[start Passage given]

Ethanol from thin air advances with catalyst breakthrough

June 26, 2017 |

In California, Stanford University scientists reported on a promising technology to make renewable ethanol from water, carbon dioxide and electricity delivered through a copper catalyst. The results are published in the Proceedings of the National Academy of Sciences (PNAS). For the PNAS study, the Stanford team chose three samples of crystalline copper, known as copper (100), copper (111) and copper (751). Scientists use these numbers to describe the surface geometries of single crystals. The study was also written by co-lead author Toru Hatsukade, Drew Higgins and Stephanie Nitopi at Stanford; Youn-Geun Kim at SLAC; and Jack Baricuatro and Manuel Soriaga at the California Institute of Technology.

Scientists would like to design copper catalysts that selectively convert carbon dioxide into higher-value chemicals and fuels, like ethanol and propanol, with few or no byproducts. But first they need a clear understanding of how these catalysts actually work. That’s where the recent findings come in.

“Copper (100), (111) and (751) look virtually identical but have major differences in the way their atoms are arranged on the surface,” said Christopher Hahn, an associate staff scientist at SLAC and co-lead lead author of the study. “The essence of our work is to understand how these different facets of copper affect electrocatalytic performance.”

[end Passage given]
[start Data listing]

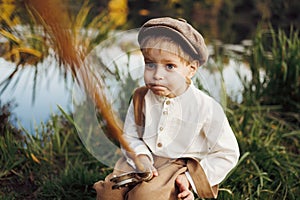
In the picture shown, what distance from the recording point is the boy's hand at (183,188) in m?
1.59

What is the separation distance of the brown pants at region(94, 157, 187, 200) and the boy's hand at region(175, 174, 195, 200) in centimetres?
2

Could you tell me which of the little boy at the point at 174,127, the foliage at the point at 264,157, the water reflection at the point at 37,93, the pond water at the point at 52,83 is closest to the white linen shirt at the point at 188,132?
the little boy at the point at 174,127

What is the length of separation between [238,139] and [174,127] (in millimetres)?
1102

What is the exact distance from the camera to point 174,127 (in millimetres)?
1568

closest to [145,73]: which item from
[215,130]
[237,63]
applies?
[215,130]

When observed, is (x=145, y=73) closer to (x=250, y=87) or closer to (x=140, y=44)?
(x=140, y=44)

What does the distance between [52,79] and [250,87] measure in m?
1.28

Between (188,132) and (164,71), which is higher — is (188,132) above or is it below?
below

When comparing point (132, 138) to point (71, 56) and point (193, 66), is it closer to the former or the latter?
point (193, 66)

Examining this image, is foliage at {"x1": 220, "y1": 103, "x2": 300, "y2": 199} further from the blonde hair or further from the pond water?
the blonde hair

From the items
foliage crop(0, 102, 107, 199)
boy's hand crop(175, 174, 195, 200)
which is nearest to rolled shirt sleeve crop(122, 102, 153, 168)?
boy's hand crop(175, 174, 195, 200)

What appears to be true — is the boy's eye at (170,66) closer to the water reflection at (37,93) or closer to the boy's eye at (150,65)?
the boy's eye at (150,65)

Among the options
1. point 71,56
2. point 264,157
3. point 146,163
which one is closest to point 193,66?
point 146,163

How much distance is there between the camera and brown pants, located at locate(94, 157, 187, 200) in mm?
1561
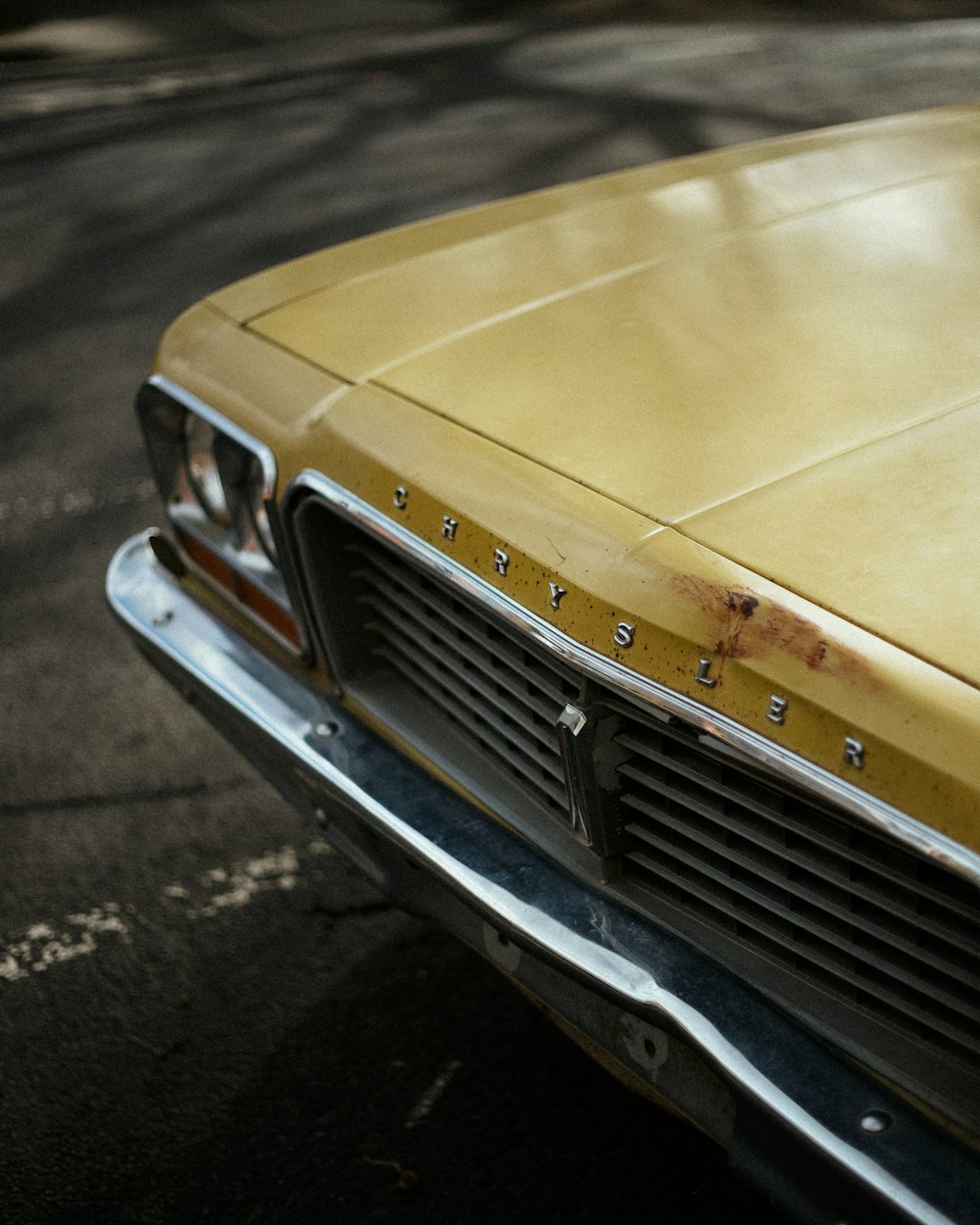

[end Data listing]

**Exercise instructions:**
[1] Repeat word for word the part of the ethanol catalyst article starting with "June 26, 2017" and going on through "Institute of Technology.".
[2] Render this sentence from the ethanol catalyst article in Spanish: "But first they need a clear understanding of how these catalysts actually work."
None of the data is needed for this work.

**Answers for the tasks:**
[1]
June 26, 2017 |

In California, Stanford University scientists reported on a promising technology to make renewable ethanol from water, carbon dioxide and electricity delivered through a copper catalyst. The results are published in the Proceedings of the National Academy of Sciences (PNAS). For the PNAS study, the Stanford team chose three samples of crystalline copper, known as copper (100), copper (111) and copper (751). Scientists use these numbers to describe the surface geometries of single crystals. The study was also written by co-lead author Toru Hatsukade, Drew Higgins and Stephanie Nitopi at Stanford; Youn-Geun Kim at SLAC; and Jack Baricuatro and Manuel Soriaga at the California Institute of Technology.

[2] Pero primero necesitan comprender con claridad cómo funcionan realmente estos catalizadores.